*Things to do*
a - From the SimpleQuery documentation below, extract the passage that begins at the words "Map query results" and ends after the words "configured column names.".
b - Does the SimpleQuery documentation below agree with each statement? Answer yes or no for each, and quote the deciding words of the text.
(i) By default, SimpleQuery returns query results as Struct objects.
(ii) lazy_execute avoids using ActiveRecord's select_all.
(iii) SimpleQuery raises ArgumentError when a scope is called with too many positional arguments.

*Text segment*
____________

SimpleQuery can build common aggregate expressions without hand-writing each SQL expression.

Company.simple_query
       .count
       .sum(:annual_revenue)
       .avg(:annual_revenue)
       .min(:annual_revenue)
       .max(:annual_revenue)
       .execute

Custom aliases are supported:

Company.simple_query
       .count(:id, alias_name: "company_count")
       .sum(:annual_revenue, alias_name: "total_revenue")
       .execute

Grouped aggregations work with selected fields:

Company.simple_query
       .select(:industry)
       .count(alias_name: "company_count")
       .sum(:annual_revenue, alias_name: "total_revenue")
       .group(:industry)
       .execute

Convenience helpers include:

Company.simple_query.stats(:annual_revenue).execute
Company.simple_query.total_count.execute
User.simple_query.variance(:score).stddev(:score).execute
User.simple_query.group_concat(:name, separator: ", ").execute

For database-specific expressions, use custom_aggregation with trusted SQL:

Company.simple_query
       .custom_aggregation("COUNT(DISTINCT industry)", "unique_industries")
       .execute

Custom read models

By default, query results are returned as Struct objects. For named methods and domain-specific result objects, define a read model:

class UserSummary < SimpleQuery::ReadModel
  attribute :identifier, column: :id
  attribute :full_name, column: :name
end

Map query results to the read model:

users = User.simple_query
            .select("users.id AS id", "users.name AS name")
            .where(active: true)
            .map_to(UserSummary)
            .execute

users.first.identifier
users.first.full_name

The selected SQL aliases must match the read model's configured column names.

Named scopes

Use simple_scope to define reusable query fragments on a model that includes SimpleQuery:

class User < ActiveRecord::Base
  include SimpleQuery

  simple_scope :active do
    where(active: true)
  end

  simple_scope :admins, -> { where(admin: true) }

  simple_scope :by_name do |name|
    where(name: name)
  end
end

Scopes are evaluated in the context of the SimpleQuery builder and can be chained with the normal DSL:

User.simple_query
    .active
    .admins
    .by_name("Jane Doe")
    .select(:id, :name)
    .execute

SimpleQuery validates positional scope arguments before invoking the scope body. If a scope is called with too few or too many positional arguments, it raises ArgumentError with the scope name and expected argument count. For scopes that declare Ruby keyword parameters, SimpleQuery forwards keywords to the scope body and lets Ruby raise its native keyword-argument errors.

Lazy execution and streaming

lazy_execute returns an Enumerator over the query results:

enumerator = User.simple_query
                 .select(:name)
                 .where(active: true)
                 .lazy_execute

enumerator.each do |user|
  puts user.name
end

lazy_execute is useful when you want enumerator-style consumption, but it still uses ActiveRecord's select_all internally.

____________

*Data*
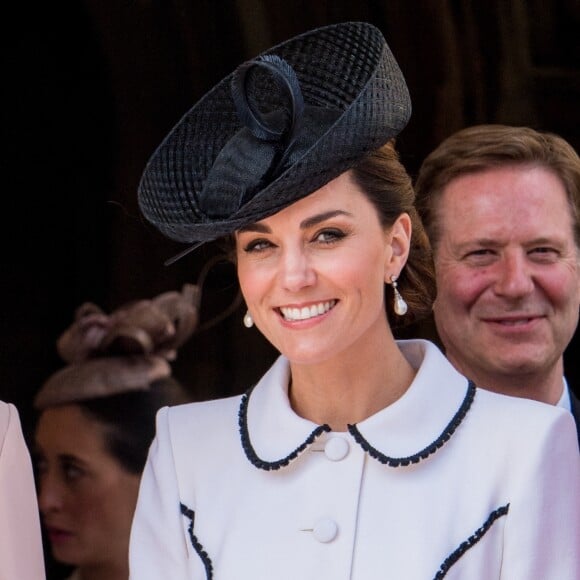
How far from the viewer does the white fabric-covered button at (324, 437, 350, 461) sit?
3346 mm

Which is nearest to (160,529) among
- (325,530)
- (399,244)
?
(325,530)

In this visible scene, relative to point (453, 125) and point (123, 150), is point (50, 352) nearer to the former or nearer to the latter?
point (123, 150)

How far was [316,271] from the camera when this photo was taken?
10.7 feet

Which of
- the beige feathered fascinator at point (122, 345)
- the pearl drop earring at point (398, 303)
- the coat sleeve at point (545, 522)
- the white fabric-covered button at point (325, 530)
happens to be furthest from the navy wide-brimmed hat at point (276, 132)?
the beige feathered fascinator at point (122, 345)

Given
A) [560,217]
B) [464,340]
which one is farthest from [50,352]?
[560,217]

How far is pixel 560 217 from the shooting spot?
4133 millimetres

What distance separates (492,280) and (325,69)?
89 cm

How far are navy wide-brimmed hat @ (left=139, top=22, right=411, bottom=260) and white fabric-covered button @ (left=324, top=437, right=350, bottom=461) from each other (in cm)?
53

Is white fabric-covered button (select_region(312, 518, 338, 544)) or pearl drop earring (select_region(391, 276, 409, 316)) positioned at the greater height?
pearl drop earring (select_region(391, 276, 409, 316))

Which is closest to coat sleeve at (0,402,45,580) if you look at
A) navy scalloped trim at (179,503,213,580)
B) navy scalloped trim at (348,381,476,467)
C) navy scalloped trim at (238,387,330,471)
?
navy scalloped trim at (179,503,213,580)

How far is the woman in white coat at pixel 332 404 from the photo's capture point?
3221 mm

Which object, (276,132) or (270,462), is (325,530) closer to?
(270,462)

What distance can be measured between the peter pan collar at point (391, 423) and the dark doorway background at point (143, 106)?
904mm

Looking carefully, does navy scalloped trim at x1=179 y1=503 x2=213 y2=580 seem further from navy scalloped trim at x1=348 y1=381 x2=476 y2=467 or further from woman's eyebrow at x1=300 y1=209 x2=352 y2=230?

____________

*Task-by-task answers*
a -
Map query results to the read model:

users = User.simple_query
            .select("users.id AS id", "users.name AS name")
            .where(active: true)
            .map_to(UserSummary)
            .execute

users.first.identifier
users.first.full_name

The selected SQL aliases must match the read model's configured column names.

b -
(i) Yes: "By default, query results are returned as Struct objects."
(ii) No: "it still uses ActiveRecord's select_all internally."
(iii) Yes: "If a scope is called with too few or too many positional arguments, it raises ArgumentError with the scope name and expected argument count."